- _What this task involves_
Which lines run from the one containing "category: gazellegrants" through the end of the entries? Restate them word for word, and only those.

[Saved entries]
■ ■ ■ ■
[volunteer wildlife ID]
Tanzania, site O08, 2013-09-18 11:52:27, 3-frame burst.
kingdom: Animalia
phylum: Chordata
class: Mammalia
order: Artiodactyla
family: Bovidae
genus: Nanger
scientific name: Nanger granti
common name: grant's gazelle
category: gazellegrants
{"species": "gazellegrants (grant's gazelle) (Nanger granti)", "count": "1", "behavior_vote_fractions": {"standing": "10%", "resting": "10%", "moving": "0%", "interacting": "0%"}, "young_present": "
■ ■ ■ ■
- _Your solution_
category: gazellegrants
{"species": "gazellegrants (grant's gazelle) (Nanger granti)", "count": "1", "behavior_vote_fractions": {"standing": "10%", "resting": "10%", "moving": "0%", "interacting": "0%"}, "young_present": "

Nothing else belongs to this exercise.